[Some records]
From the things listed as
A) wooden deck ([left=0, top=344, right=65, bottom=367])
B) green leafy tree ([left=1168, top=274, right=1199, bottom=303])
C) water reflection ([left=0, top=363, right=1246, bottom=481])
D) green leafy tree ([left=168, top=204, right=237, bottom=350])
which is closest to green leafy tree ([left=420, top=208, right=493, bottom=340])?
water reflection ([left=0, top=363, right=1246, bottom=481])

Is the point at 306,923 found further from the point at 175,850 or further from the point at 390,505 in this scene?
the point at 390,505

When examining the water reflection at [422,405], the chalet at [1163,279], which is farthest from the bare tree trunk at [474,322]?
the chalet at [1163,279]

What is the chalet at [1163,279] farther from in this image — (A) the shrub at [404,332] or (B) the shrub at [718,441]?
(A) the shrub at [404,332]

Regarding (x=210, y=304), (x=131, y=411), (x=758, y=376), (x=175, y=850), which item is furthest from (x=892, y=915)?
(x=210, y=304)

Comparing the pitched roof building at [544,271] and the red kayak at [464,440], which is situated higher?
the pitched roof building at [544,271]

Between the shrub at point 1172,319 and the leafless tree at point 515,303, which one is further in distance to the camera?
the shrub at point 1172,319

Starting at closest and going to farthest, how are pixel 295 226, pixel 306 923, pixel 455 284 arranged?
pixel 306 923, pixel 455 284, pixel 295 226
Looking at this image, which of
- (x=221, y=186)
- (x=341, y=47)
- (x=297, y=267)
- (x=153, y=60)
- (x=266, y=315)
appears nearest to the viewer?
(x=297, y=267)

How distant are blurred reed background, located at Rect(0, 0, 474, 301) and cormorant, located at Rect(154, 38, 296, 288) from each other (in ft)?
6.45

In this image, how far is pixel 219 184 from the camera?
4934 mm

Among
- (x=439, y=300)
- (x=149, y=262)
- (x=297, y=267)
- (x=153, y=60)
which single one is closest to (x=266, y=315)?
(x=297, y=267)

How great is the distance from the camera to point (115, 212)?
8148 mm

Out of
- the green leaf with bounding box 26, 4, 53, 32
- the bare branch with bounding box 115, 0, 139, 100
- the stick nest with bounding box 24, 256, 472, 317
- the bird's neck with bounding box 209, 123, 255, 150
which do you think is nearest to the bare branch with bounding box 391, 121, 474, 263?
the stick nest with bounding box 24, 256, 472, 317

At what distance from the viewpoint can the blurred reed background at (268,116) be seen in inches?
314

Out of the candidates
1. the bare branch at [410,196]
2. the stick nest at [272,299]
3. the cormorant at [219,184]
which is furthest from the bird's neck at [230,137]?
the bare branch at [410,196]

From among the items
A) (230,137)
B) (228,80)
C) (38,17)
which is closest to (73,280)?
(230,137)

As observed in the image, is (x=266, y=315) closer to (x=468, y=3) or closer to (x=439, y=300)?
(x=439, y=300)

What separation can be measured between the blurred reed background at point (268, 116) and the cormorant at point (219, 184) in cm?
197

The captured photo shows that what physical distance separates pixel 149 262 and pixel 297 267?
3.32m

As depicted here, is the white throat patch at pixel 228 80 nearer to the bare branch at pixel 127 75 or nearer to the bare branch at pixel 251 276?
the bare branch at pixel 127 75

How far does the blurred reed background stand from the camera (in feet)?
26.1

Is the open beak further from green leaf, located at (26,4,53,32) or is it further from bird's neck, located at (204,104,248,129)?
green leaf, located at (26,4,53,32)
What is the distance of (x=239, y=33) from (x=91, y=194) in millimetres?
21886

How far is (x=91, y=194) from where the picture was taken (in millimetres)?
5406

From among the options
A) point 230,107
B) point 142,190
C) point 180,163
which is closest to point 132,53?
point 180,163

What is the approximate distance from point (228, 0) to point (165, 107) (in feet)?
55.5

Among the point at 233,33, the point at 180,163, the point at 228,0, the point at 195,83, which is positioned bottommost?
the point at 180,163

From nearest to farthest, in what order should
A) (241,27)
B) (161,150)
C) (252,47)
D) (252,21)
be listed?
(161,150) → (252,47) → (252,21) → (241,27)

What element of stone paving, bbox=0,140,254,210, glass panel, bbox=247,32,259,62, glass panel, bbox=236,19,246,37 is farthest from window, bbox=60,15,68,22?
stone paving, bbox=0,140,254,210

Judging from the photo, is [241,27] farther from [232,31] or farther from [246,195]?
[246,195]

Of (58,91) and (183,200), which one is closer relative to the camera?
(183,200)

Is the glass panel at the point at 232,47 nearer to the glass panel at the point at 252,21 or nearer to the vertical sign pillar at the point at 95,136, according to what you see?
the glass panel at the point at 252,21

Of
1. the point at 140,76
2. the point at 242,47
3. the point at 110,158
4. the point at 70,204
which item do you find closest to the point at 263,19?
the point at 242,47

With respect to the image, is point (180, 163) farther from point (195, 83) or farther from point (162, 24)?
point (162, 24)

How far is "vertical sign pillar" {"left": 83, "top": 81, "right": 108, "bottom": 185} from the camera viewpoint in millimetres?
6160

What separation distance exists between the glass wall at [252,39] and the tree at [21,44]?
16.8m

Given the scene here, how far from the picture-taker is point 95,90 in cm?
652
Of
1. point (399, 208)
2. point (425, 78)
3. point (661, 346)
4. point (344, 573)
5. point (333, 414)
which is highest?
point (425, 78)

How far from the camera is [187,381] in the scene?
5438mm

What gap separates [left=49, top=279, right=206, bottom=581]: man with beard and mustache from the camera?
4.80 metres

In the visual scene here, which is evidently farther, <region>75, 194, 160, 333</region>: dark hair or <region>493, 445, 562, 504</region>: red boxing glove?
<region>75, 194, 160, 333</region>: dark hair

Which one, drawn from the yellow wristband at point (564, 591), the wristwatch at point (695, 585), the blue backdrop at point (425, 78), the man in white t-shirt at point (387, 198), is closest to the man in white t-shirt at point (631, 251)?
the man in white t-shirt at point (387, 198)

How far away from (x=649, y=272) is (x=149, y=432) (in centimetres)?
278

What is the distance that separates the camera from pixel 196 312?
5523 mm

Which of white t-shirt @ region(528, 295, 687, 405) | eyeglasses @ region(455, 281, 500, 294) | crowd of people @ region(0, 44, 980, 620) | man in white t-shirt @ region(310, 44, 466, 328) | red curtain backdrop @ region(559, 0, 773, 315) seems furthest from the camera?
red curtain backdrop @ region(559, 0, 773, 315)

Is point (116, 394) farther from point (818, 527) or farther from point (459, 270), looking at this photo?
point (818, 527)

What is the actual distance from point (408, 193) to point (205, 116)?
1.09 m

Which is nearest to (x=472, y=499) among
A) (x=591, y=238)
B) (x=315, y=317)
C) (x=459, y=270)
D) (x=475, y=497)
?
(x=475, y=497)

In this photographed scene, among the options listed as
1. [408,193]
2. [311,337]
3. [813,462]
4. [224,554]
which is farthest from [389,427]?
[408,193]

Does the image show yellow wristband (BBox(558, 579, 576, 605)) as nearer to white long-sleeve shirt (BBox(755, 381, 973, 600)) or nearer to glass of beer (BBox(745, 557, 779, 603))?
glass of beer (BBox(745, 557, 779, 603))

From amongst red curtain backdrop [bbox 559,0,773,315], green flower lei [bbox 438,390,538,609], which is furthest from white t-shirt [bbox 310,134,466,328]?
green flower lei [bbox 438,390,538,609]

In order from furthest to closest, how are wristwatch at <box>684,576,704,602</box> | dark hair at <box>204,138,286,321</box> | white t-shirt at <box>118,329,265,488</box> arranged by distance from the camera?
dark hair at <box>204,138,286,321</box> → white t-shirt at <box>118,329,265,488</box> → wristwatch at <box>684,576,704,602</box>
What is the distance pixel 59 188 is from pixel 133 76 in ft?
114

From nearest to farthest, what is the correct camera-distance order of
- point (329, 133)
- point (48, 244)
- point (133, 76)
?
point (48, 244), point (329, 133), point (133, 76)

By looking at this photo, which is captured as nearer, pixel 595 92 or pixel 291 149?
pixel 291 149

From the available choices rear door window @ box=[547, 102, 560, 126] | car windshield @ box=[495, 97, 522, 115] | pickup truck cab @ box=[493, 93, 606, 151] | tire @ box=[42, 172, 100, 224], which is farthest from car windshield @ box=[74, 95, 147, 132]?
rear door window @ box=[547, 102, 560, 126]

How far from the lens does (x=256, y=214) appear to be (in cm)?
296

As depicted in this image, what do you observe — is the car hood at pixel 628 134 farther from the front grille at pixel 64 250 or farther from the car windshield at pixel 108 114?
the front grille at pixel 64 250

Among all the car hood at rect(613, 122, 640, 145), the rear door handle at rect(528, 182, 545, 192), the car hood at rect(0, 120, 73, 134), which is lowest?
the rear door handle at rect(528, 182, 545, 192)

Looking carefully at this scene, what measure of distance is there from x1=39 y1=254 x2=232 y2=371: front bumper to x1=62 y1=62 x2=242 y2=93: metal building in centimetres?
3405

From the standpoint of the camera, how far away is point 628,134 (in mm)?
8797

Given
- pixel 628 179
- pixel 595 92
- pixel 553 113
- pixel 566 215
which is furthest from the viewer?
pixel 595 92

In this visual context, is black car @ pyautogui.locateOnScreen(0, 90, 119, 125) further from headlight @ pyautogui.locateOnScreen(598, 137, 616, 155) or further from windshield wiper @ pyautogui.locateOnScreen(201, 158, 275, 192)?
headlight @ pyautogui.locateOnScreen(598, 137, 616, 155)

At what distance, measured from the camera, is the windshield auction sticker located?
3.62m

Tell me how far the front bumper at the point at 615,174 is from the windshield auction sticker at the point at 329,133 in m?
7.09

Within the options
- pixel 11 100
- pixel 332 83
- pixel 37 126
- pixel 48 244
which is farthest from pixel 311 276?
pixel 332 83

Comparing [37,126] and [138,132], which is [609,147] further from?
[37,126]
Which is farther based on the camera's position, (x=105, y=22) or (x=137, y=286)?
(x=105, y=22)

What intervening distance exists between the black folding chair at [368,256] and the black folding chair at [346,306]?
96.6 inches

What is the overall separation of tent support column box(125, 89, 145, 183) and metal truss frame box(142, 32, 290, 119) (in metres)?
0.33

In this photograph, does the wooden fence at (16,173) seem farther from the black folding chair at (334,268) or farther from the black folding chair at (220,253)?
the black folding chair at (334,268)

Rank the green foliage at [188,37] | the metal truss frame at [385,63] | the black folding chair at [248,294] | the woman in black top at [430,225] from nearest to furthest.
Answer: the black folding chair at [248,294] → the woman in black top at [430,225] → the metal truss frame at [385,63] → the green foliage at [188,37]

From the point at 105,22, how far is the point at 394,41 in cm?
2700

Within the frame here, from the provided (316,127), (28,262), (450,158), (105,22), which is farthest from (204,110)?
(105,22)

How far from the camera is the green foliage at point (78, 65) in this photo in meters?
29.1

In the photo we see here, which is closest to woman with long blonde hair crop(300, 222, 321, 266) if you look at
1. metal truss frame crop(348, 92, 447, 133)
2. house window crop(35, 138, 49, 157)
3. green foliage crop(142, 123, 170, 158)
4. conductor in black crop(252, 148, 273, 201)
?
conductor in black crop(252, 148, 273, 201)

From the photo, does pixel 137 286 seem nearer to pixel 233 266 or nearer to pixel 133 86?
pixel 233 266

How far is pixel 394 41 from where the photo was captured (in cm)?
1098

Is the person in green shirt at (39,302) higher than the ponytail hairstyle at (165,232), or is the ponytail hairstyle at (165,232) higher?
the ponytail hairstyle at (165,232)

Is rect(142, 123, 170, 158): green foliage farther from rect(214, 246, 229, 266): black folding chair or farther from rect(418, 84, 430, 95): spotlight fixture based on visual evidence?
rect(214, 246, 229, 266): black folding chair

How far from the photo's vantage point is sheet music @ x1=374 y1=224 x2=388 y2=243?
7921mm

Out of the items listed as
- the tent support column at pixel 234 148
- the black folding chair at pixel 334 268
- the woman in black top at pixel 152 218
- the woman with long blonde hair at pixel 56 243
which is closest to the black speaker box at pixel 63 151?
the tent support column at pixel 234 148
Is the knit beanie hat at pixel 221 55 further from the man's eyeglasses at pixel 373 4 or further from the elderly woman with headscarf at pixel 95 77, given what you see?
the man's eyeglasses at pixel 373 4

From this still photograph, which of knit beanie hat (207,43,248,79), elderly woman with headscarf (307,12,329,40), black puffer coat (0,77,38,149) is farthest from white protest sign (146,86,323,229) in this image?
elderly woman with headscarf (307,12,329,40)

GIVEN INSTRUCTION
Can you give the lines again, starting with the line that contains "Out of the items listed as" and going on through the end of the material, with "speaker box" renamed to "loudspeaker cabinet" and everything else unchanged?

CORRECT ANSWER
Out of the items listed as
- the tent support column at pixel 234 148
- the black folding chair at pixel 334 268
- the woman in black top at pixel 152 218
- the woman with long blonde hair at pixel 56 243
which is closest to the black loudspeaker cabinet at pixel 63 151?
the tent support column at pixel 234 148
Is the knit beanie hat at pixel 221 55 further from the man's eyeglasses at pixel 373 4 or further from the elderly woman with headscarf at pixel 95 77, given what you see?
the man's eyeglasses at pixel 373 4

From this still photograph, which of knit beanie hat (207,43,248,79), elderly woman with headscarf (307,12,329,40), black puffer coat (0,77,38,149) is farthest from white protest sign (146,86,323,229) in this image?
elderly woman with headscarf (307,12,329,40)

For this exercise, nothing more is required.